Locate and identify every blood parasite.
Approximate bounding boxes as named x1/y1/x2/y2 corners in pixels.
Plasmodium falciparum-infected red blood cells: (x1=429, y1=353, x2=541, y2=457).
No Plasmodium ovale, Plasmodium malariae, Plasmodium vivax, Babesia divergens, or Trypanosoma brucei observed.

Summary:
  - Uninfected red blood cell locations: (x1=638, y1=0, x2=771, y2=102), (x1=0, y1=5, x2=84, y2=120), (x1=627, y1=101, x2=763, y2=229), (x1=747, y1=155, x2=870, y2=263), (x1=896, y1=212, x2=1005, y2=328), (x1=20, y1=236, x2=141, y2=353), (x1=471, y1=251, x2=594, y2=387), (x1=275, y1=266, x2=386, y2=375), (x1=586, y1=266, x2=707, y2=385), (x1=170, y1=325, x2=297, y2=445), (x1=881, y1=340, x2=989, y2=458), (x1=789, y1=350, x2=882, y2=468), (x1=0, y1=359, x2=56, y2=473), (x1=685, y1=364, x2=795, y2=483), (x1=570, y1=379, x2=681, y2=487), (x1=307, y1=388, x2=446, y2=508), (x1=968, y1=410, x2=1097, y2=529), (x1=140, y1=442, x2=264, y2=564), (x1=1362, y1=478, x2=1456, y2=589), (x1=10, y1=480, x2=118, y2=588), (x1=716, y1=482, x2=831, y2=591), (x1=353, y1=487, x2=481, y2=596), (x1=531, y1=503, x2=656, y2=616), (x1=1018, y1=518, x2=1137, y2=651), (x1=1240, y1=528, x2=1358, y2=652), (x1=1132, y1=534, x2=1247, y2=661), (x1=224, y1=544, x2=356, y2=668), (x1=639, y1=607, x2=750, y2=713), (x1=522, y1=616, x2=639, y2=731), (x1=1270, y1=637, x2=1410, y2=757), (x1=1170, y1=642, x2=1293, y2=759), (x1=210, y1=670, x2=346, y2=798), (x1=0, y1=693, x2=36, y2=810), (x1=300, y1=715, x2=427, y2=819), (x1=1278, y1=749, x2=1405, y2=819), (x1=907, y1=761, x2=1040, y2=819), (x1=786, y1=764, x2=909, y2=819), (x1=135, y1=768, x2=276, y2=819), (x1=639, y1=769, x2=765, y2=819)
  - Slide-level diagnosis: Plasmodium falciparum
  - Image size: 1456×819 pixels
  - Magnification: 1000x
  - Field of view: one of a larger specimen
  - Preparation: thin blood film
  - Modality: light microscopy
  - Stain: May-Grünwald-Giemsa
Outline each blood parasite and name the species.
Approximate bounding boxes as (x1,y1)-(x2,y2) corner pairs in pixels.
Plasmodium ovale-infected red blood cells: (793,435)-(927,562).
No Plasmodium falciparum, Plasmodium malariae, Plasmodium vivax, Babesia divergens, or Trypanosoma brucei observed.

> Goal of the exercise
Return the records given above in their entirety, word for word.

> Exercise response
Locate and identify every blood parasite.
Approximate bounding boxes as named x1/y1/x2/y2 corners in pixels.
Plasmodium falciparum-infected red blood cells: (x1=429, y1=353, x2=541, y2=457).
No Plasmodium ovale, Plasmodium malariae, Plasmodium vivax, Babesia divergens, or Trypanosoma brucei observed.

Summary:
  - Uninfected red blood cell locations: (x1=638, y1=0, x2=771, y2=102), (x1=0, y1=5, x2=84, y2=120), (x1=627, y1=101, x2=763, y2=229), (x1=747, y1=155, x2=870, y2=263), (x1=896, y1=212, x2=1005, y2=328), (x1=20, y1=236, x2=141, y2=353), (x1=471, y1=251, x2=594, y2=387), (x1=275, y1=266, x2=386, y2=375), (x1=586, y1=266, x2=707, y2=385), (x1=170, y1=325, x2=297, y2=445), (x1=881, y1=340, x2=989, y2=458), (x1=789, y1=350, x2=882, y2=468), (x1=0, y1=359, x2=56, y2=473), (x1=685, y1=364, x2=795, y2=483), (x1=570, y1=379, x2=681, y2=487), (x1=307, y1=388, x2=446, y2=508), (x1=968, y1=410, x2=1097, y2=529), (x1=140, y1=442, x2=264, y2=564), (x1=1362, y1=478, x2=1456, y2=589), (x1=10, y1=480, x2=118, y2=588), (x1=716, y1=482, x2=831, y2=591), (x1=353, y1=487, x2=481, y2=596), (x1=531, y1=503, x2=656, y2=616), (x1=1018, y1=518, x2=1137, y2=651), (x1=1240, y1=528, x2=1358, y2=652), (x1=1132, y1=534, x2=1247, y2=661), (x1=224, y1=544, x2=356, y2=668), (x1=639, y1=607, x2=750, y2=713), (x1=522, y1=616, x2=639, y2=731), (x1=1270, y1=637, x2=1410, y2=757), (x1=1170, y1=642, x2=1293, y2=759), (x1=210, y1=670, x2=346, y2=798), (x1=0, y1=693, x2=36, y2=810), (x1=300, y1=715, x2=427, y2=819), (x1=1278, y1=749, x2=1405, y2=819), (x1=907, y1=761, x2=1040, y2=819), (x1=786, y1=764, x2=909, y2=819), (x1=135, y1=768, x2=276, y2=819), (x1=639, y1=769, x2=765, y2=819)
  - Slide-level diagnosis: Plasmodium falciparum
  - Image size: 1456×819 pixels
  - Magnification: 1000x
  - Field of view: one of a larger specimen
  - Preparation: thin blood film
  - Modality: light microscopy
  - Stain: May-Grünwald-Giemsa
Outline each blood parasite and name the species.
Approximate bounding boxes as (x1,y1)-(x2,y2) corner pairs in pixels.
Plasmodium ovale-infected red blood cells: (793,435)-(927,562).
No Plasmodium falciparum, Plasmodium malariae, Plasmodium vivax, Babesia divergens, or Trypanosoma brucei observed.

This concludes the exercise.